So, in some sense of “because,” and in some sense of “Oxford,” I think I can say that I believe in the analytic/synthetic distinction because I studied at Oxford. And that is disturbing

Yasser Khan
1 year ago

Everything is contingent. So what? Not least the existence of the solar system and humans emerging.

Marx could not have been Marx in a period prior to capitalism emerging. And he knew it.

Nietzsche would not have been so incensed by Christianity, or impressed by the Hellenes if we were Japanese.

Camus’ anxieties only came about because of the Nazis and the Algerian independence struggle.

The closest philosophical treatment of the above is of course moral luck: the belated realisation by silly analytical philosophers that a world exists in which others don’t share their privileges.

Andrew Sepielli
Reply to  Yasser Khan
1 year ago

In response to your question: “So what?”:

Insofar as I understand your examples, they seem to be importantly different from, e.g., the Gerry Cohen case in Neil Levy’s comment. There is, on the face of it, a good explanation of a certain sort of why Marx was better-positioned to write true or at least enlightening things about capitalism than he would have been had he lived before the advent of capitalism. By contrast, there does not seem to be a good explanation of the same sort of why having attended Oxford would put you in a better position to believe the truth about the analytic/synthetic distinction than having attended Harvard would. Hence Cohen’s worry. (It would be strange for Marx to have said: “Gosh, I worry that I’m just making up this whole ‘alienation from one’s labour’ thing; after all, Thales (or whoever) was pretty smart, and he never even mentioned it!”)

It seems to me that the apposite literature here within “analytic” philosophy is the work in epistemology, meta-ethics, and metaphysics on debunking arguments. Should you deign to read some of this work, you might find it instructive.

P.D.
1 year ago

I think of rationality as sufficiently permissive that reasonable people can end up in different places. So the contingency doesn’t really bother me.
However, the same kind of contingency might obtain for my view of rationality. Given a different origin, maybe I would have thought that rationality requires us to end up in the same place. Then maybe the contingency would keep me awake at night.

AntiR
Reply to  P.D.
1 year ago

PD
You have read your van Fraassen with care! You are now ready for the observable parts of the world, Grasshopper.

Robert M Wallace
1 year ago

Could it be that “analytic” and “transcendental” philosophers are all missing something important? In my own case, I think I’ve outgrown both my analytic teachers and my continental teachers. It took a long time, but it happened. We all know that our starting points are likely to create biases. The question is whether we are capable of (ever) getting beyond those biases. Statistics about career paths can’t give a definitive answer to that question.

Trevor Adams
1 year ago

Everyone’s epistemic position is contingent. Besides, many of us do pick the schools we go to and sometimes go to schools where we are the minority of a certain opinion (at least I have seen this in the U.S.). I’m not sure that it’s so cut-and-dry as his language example made it seem.

Furthermore, you might just think this is showing that people are being epistemically responsible so far as their evidence goes, it’s just that their evidence is limited by the epistemic bubble they live in. As long as they allow their bubble to be popped (and by extension the different schools at large allowing their bubbles to be popped) I am not sure it’s something to worry about it.

Rollo Burgess
1 year ago

This is just a case of the ‘context distinction’ isn’t it? Of course the cause of philiosophers (or anyone) holding the views they do will relate to contingencies of where and with they studied etc., or their temperaments. But to articulate these views they need to justify them according to appropriate norms.

Information supplied:
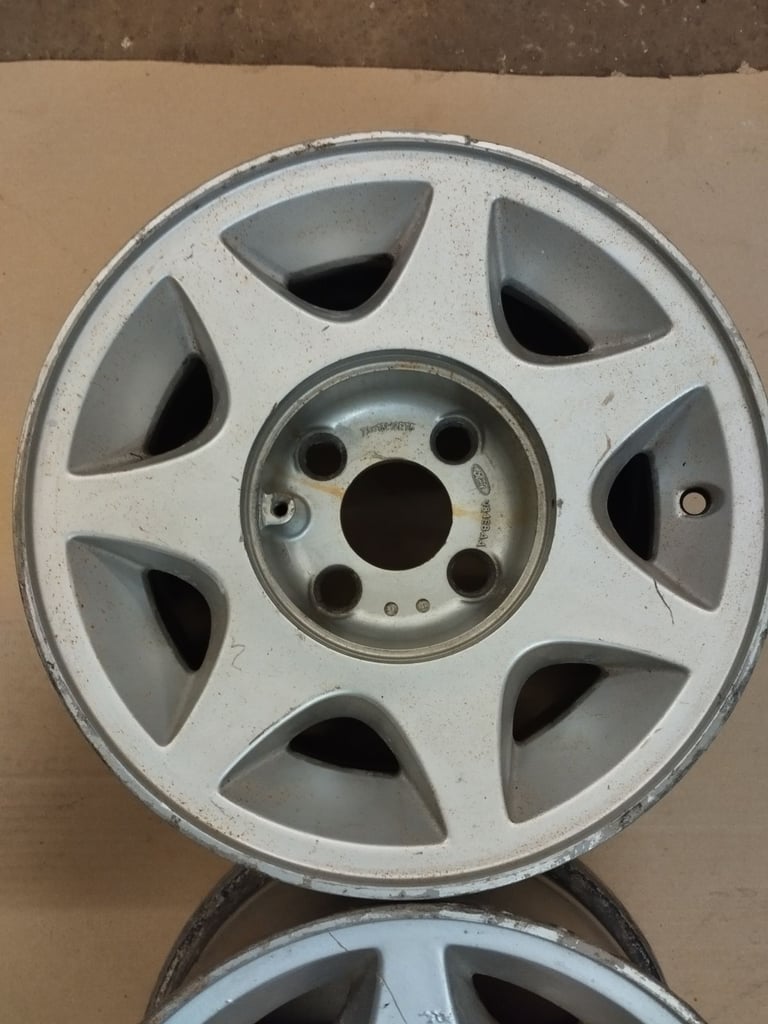 2no Ford Capri 2.8i Special 7"x13" Alloy Wheels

Task to complete: Rewrite the comment thread about the contingency of philosophical views from "Could it be" to "to that question.", changing "biases" to "prejudices". The data were taken from a different source than the text.

Written response:
Could it be that “analytic” and “transcendental” philosophers are all missing something important? In my own case, I think I’ve outgrown both my analytic teachers and my continental teachers. It took a long time, but it happened. We all know that our starting points are likely to create prejudices. The question is whether we are capable of (ever) getting beyond those prejudices. Statistics about career paths can’t give a definitive answer to that question.